25 taksówek MPK wzbogaci komunikację miejską
Przy wjeździe do Szczecina na Łasztowni znajduje się „cmentarzysko” porosłe pokrzywami. Spoczywają tam szkielety autobusów, tramwajów, jakieś stare wehikuły, podkłady.
Teren nieciekawy, ale nie dla wszystkich. Są ludzie, których interesują tego rodzaju wraki, zwłaszcza że „cmentarzysko” nie kończy się tylko na tym, co widać od strony ul. Gdańskiej. Niewydeptane dróżki prowadzą za zasłony krzewów, drzew i muru, którym ogrodzone są magazyny materiałowe MPK i dom mieszkalny. Tam – podobno – mają być wybudowane garaże dla 25 taksówek jakimi MPK ma wzbogacić komunikację miejską już w przyszłym roku.
Na ukrytym terenie jest kilka wozów tramwajowych, które po zdjęciu z szyn dowieziono ciągnikami.

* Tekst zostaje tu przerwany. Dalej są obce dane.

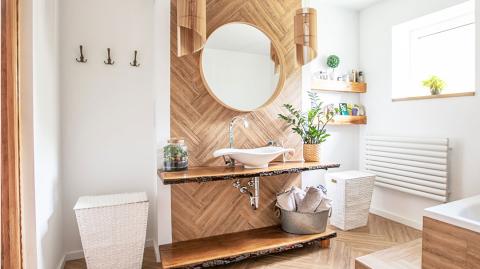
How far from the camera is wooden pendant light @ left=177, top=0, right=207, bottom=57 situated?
6.56 feet

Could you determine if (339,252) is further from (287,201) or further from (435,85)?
(435,85)

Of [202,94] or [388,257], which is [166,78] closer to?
[202,94]

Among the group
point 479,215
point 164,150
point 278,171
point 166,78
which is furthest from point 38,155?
point 479,215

Wozy są zniszczone, ale stanowią jeszcze łakome kęsy dla „zbieraczy”, bo posiadają mosiężne obicia i klamki, zawiasy, niepotłuczone szyby, oprawki do żarówek i szereg innych drobiazgów, które stanowią wyposażenie tramwaju, nie mówiąc o ławkach czy resorach.
Na te rzeczy łaszą się złodzieje i dlatego warto, aby warsztaty MPK zainteresowały się ukrytymi na własnym cmentarzysku rezerwami. (…)
„Kurier Szczeciński” z 5 września 1956 r.